Task directions:
Would you write out the records below exactly as given?
*** Opening Dataset content ***
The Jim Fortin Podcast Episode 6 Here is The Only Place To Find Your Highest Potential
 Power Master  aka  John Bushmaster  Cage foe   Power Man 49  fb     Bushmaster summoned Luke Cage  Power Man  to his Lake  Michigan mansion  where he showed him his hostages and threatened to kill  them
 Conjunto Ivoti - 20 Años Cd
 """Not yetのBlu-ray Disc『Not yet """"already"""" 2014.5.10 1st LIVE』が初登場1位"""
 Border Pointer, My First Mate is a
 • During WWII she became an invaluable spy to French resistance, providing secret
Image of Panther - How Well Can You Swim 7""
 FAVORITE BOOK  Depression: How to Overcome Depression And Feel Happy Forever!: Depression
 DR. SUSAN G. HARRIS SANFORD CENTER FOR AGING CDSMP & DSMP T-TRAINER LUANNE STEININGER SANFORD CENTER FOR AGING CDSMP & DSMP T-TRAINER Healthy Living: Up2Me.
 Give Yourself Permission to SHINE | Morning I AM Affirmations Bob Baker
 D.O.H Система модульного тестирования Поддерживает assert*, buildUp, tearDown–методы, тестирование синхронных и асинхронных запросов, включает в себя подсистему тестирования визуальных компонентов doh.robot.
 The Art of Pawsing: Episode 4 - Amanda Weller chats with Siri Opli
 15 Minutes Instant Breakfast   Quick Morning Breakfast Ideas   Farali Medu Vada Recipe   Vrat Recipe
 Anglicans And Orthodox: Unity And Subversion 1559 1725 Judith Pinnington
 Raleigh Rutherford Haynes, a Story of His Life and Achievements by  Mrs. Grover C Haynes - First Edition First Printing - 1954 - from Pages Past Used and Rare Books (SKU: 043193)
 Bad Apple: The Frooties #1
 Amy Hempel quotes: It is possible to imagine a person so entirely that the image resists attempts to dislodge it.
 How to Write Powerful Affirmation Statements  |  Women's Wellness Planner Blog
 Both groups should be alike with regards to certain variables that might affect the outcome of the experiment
*** Closing Dataset content ***
Answer to this exercise:
The Jim Fortin Podcast Episode 6 Here is The Only Place To Find Your Highest Potential
 Power Master  aka  John Bushmaster  Cage foe   Power Man 49  fb     Bushmaster summoned Luke Cage  Power Man  to his Lake  Michigan mansion  where he showed him his hostages and threatened to kill  them
 Conjunto Ivoti - 20 Años Cd
 """Not yetのBlu-ray Disc『Not yet """"already"""" 2014.5.10 1st LIVE』が初登場1位"""
 Border Pointer, My First Mate is a
 • During WWII she became an invaluable spy to French resistance, providing secret
Image of Panther - How Well Can You Swim 7""
 FAVORITE BOOK  Depression: How to Overcome Depression And Feel Happy Forever!: Depression
 DR. SUSAN G. HARRIS SANFORD CENTER FOR AGING CDSMP & DSMP T-TRAINER LUANNE STEININGER SANFORD CENTER FOR AGING CDSMP & DSMP T-TRAINER Healthy Living: Up2Me.
 Give Yourself Permission to SHINE | Morning I AM Affirmations Bob Baker
 D.O.H Система модульного тестирования Поддерживает assert*, buildUp, tearDown–методы, тестирование синхронных и асинхронных запросов, включает в себя подсистему тестирования визуальных компонентов doh.robot.
 The Art of Pawsing: Episode 4 - Amanda Weller chats with Siri Opli
 15 Minutes Instant Breakfast   Quick Morning Breakfast Ideas   Farali Medu Vada Recipe   Vrat Recipe
 Anglicans And Orthodox: Unity And Subversion 1559 1725 Judith Pinnington
 Raleigh Rutherford Haynes, a Story of His Life and Achievements by  Mrs. Grover C Haynes - First Edition First Printing - 1954 - from Pages Past Used and Rare Books (SKU: 043193)
 Bad Apple: The Frooties #1
 Amy Hempel quotes: It is possible to imagine a person so entirely that the image resists attempts to dislodge it.
 How to Write Powerful Affirmation Statements  |  Women's Wellness Planner Blog
 Both groups should be alike with regards to certain variables that might affect the outcome of the experiment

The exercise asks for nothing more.